Lucy (Bullock) is a lawyer who cares about her community and is desperately trying to stop developers from tearing down historical buildings to replace them with high rises. George Wade (Grant) is the playboy figurehead of one of Manhattan's biggest real estate builders. Their first meeting does not exactly go as planned. Lucy gets George to promise to leave her Coney Island neighborhood community center alone when they develop the area, which satisfies her agenda. However, she also agrees to be Wade's new corporate attorney, which solves George's problem, but places her in the pocket of her sworn moral enemies. Her parents are very unhappy with her defection to corporate America, but George promises Lucy she'll be in charge of all their philanthropic efforts, which should help her sleep better at night. Unfortunately, all her competence gets her is a constant stream of supposedly urgent phone calls from a boss who's become addicted to her rational solutions on everything from women to mattresses.

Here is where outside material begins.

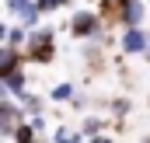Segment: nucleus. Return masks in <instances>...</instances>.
<instances>
[{"instance_id":"f257e3e1","label":"nucleus","mask_w":150,"mask_h":143,"mask_svg":"<svg viewBox=\"0 0 150 143\" xmlns=\"http://www.w3.org/2000/svg\"><path fill=\"white\" fill-rule=\"evenodd\" d=\"M25 63L28 67H49L52 59H56V52H59V38H56V28H49V25H38L28 32V42H25Z\"/></svg>"},{"instance_id":"f03ea898","label":"nucleus","mask_w":150,"mask_h":143,"mask_svg":"<svg viewBox=\"0 0 150 143\" xmlns=\"http://www.w3.org/2000/svg\"><path fill=\"white\" fill-rule=\"evenodd\" d=\"M67 32L70 38L77 42H94V38H108V25L101 21V14L94 11V7H74L70 11V21H67Z\"/></svg>"},{"instance_id":"7ed1b4c3","label":"nucleus","mask_w":150,"mask_h":143,"mask_svg":"<svg viewBox=\"0 0 150 143\" xmlns=\"http://www.w3.org/2000/svg\"><path fill=\"white\" fill-rule=\"evenodd\" d=\"M115 45H119V52H122V56L140 59V56L150 49V28H143V25H140V28H119Z\"/></svg>"},{"instance_id":"20e7f679","label":"nucleus","mask_w":150,"mask_h":143,"mask_svg":"<svg viewBox=\"0 0 150 143\" xmlns=\"http://www.w3.org/2000/svg\"><path fill=\"white\" fill-rule=\"evenodd\" d=\"M21 119H25L21 101H18V98H4V101H0V136L11 140V133H14V126H18Z\"/></svg>"},{"instance_id":"39448f33","label":"nucleus","mask_w":150,"mask_h":143,"mask_svg":"<svg viewBox=\"0 0 150 143\" xmlns=\"http://www.w3.org/2000/svg\"><path fill=\"white\" fill-rule=\"evenodd\" d=\"M147 0H126L122 4V14H119V28H140L147 21Z\"/></svg>"},{"instance_id":"423d86ee","label":"nucleus","mask_w":150,"mask_h":143,"mask_svg":"<svg viewBox=\"0 0 150 143\" xmlns=\"http://www.w3.org/2000/svg\"><path fill=\"white\" fill-rule=\"evenodd\" d=\"M4 84H7V94H11V98H18V101L32 91V80H28V70H25V67H18L14 73H7V77H4Z\"/></svg>"},{"instance_id":"0eeeda50","label":"nucleus","mask_w":150,"mask_h":143,"mask_svg":"<svg viewBox=\"0 0 150 143\" xmlns=\"http://www.w3.org/2000/svg\"><path fill=\"white\" fill-rule=\"evenodd\" d=\"M18 67H25V52L4 42V45H0V80H4L7 73H14Z\"/></svg>"},{"instance_id":"6e6552de","label":"nucleus","mask_w":150,"mask_h":143,"mask_svg":"<svg viewBox=\"0 0 150 143\" xmlns=\"http://www.w3.org/2000/svg\"><path fill=\"white\" fill-rule=\"evenodd\" d=\"M122 4H126V0H98V4H94V11L101 14V21H105L108 28H119V14H122Z\"/></svg>"},{"instance_id":"1a4fd4ad","label":"nucleus","mask_w":150,"mask_h":143,"mask_svg":"<svg viewBox=\"0 0 150 143\" xmlns=\"http://www.w3.org/2000/svg\"><path fill=\"white\" fill-rule=\"evenodd\" d=\"M74 94H77V84H74V80H59V84L49 87L45 98H49L52 105H67V101H74Z\"/></svg>"},{"instance_id":"9d476101","label":"nucleus","mask_w":150,"mask_h":143,"mask_svg":"<svg viewBox=\"0 0 150 143\" xmlns=\"http://www.w3.org/2000/svg\"><path fill=\"white\" fill-rule=\"evenodd\" d=\"M42 133H35V126L28 122V119H21L18 126H14V133H11V143H35Z\"/></svg>"},{"instance_id":"9b49d317","label":"nucleus","mask_w":150,"mask_h":143,"mask_svg":"<svg viewBox=\"0 0 150 143\" xmlns=\"http://www.w3.org/2000/svg\"><path fill=\"white\" fill-rule=\"evenodd\" d=\"M49 140L52 143H84V133L80 129H70V126H52Z\"/></svg>"},{"instance_id":"f8f14e48","label":"nucleus","mask_w":150,"mask_h":143,"mask_svg":"<svg viewBox=\"0 0 150 143\" xmlns=\"http://www.w3.org/2000/svg\"><path fill=\"white\" fill-rule=\"evenodd\" d=\"M21 112H25V119H32V115H42V112H45V101H42V94L28 91V94L21 98Z\"/></svg>"},{"instance_id":"ddd939ff","label":"nucleus","mask_w":150,"mask_h":143,"mask_svg":"<svg viewBox=\"0 0 150 143\" xmlns=\"http://www.w3.org/2000/svg\"><path fill=\"white\" fill-rule=\"evenodd\" d=\"M105 129H108V119H101V115H84V122H80L84 140H87V136H94V133H105Z\"/></svg>"},{"instance_id":"4468645a","label":"nucleus","mask_w":150,"mask_h":143,"mask_svg":"<svg viewBox=\"0 0 150 143\" xmlns=\"http://www.w3.org/2000/svg\"><path fill=\"white\" fill-rule=\"evenodd\" d=\"M25 42H28V28H25L21 21L7 28V45H14V49H25Z\"/></svg>"},{"instance_id":"2eb2a0df","label":"nucleus","mask_w":150,"mask_h":143,"mask_svg":"<svg viewBox=\"0 0 150 143\" xmlns=\"http://www.w3.org/2000/svg\"><path fill=\"white\" fill-rule=\"evenodd\" d=\"M129 108H133V101H129V98H122V94L108 101V112H112L115 119H126V115H129Z\"/></svg>"},{"instance_id":"dca6fc26","label":"nucleus","mask_w":150,"mask_h":143,"mask_svg":"<svg viewBox=\"0 0 150 143\" xmlns=\"http://www.w3.org/2000/svg\"><path fill=\"white\" fill-rule=\"evenodd\" d=\"M4 7H7V14H11V18H21L25 11H32V7H35V0H4Z\"/></svg>"},{"instance_id":"f3484780","label":"nucleus","mask_w":150,"mask_h":143,"mask_svg":"<svg viewBox=\"0 0 150 143\" xmlns=\"http://www.w3.org/2000/svg\"><path fill=\"white\" fill-rule=\"evenodd\" d=\"M84 143H115V140H112V133L105 129V133H94V136H87Z\"/></svg>"},{"instance_id":"a211bd4d","label":"nucleus","mask_w":150,"mask_h":143,"mask_svg":"<svg viewBox=\"0 0 150 143\" xmlns=\"http://www.w3.org/2000/svg\"><path fill=\"white\" fill-rule=\"evenodd\" d=\"M28 122L35 126V133H45V112H42V115H32Z\"/></svg>"},{"instance_id":"6ab92c4d","label":"nucleus","mask_w":150,"mask_h":143,"mask_svg":"<svg viewBox=\"0 0 150 143\" xmlns=\"http://www.w3.org/2000/svg\"><path fill=\"white\" fill-rule=\"evenodd\" d=\"M7 28H11V25H7V21H0V45L7 42Z\"/></svg>"},{"instance_id":"aec40b11","label":"nucleus","mask_w":150,"mask_h":143,"mask_svg":"<svg viewBox=\"0 0 150 143\" xmlns=\"http://www.w3.org/2000/svg\"><path fill=\"white\" fill-rule=\"evenodd\" d=\"M4 98H11V94H7V84L0 80V101H4Z\"/></svg>"},{"instance_id":"412c9836","label":"nucleus","mask_w":150,"mask_h":143,"mask_svg":"<svg viewBox=\"0 0 150 143\" xmlns=\"http://www.w3.org/2000/svg\"><path fill=\"white\" fill-rule=\"evenodd\" d=\"M140 59H143V63H150V49H147V52H143V56H140Z\"/></svg>"},{"instance_id":"4be33fe9","label":"nucleus","mask_w":150,"mask_h":143,"mask_svg":"<svg viewBox=\"0 0 150 143\" xmlns=\"http://www.w3.org/2000/svg\"><path fill=\"white\" fill-rule=\"evenodd\" d=\"M84 4H87V7H94V4H98V0H84Z\"/></svg>"},{"instance_id":"5701e85b","label":"nucleus","mask_w":150,"mask_h":143,"mask_svg":"<svg viewBox=\"0 0 150 143\" xmlns=\"http://www.w3.org/2000/svg\"><path fill=\"white\" fill-rule=\"evenodd\" d=\"M35 143H52V140H42V136H38V140H35Z\"/></svg>"},{"instance_id":"b1692460","label":"nucleus","mask_w":150,"mask_h":143,"mask_svg":"<svg viewBox=\"0 0 150 143\" xmlns=\"http://www.w3.org/2000/svg\"><path fill=\"white\" fill-rule=\"evenodd\" d=\"M143 143H150V136H143Z\"/></svg>"},{"instance_id":"393cba45","label":"nucleus","mask_w":150,"mask_h":143,"mask_svg":"<svg viewBox=\"0 0 150 143\" xmlns=\"http://www.w3.org/2000/svg\"><path fill=\"white\" fill-rule=\"evenodd\" d=\"M147 7H150V0H147Z\"/></svg>"}]
</instances>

When she tries to quit, his self-absorbed ways become even more apparent when he refuses to let her go, ruining her future in real estate law. He finally agrees to accept her resignation, as long as she finds someone suitable to replace her. The hiring of an attractive, young, go-getter (Witt) exposes insecurities and emotions neither one of them expected. Love is in the air; however, George's refusal to be accountable for his promises drives a wedge between the couple only one course of action will mend. Needless to say, George discovers that he's finally found his moral compass and that she's a smart, saucy brunette who refuses to compromise, even in the face of true love. It's the chemistry between Grant and Bullock that makes this simple story work. What keeps the film from being a home run is the lack of any sexual tension between the two. There's no doubt that they are different sides of the same coin, but the flame of lust is never lit. Kind of an issue in a story about finding love. Thankfully, they're funny together, so you won't really care. I would definitely pay to see them paired onscreen again, though as friends, not lovers. If you're a fan of either actor, than check this one out. It's clever, believable, amusing and intelligently written. Qualities not often found these days at the cinema.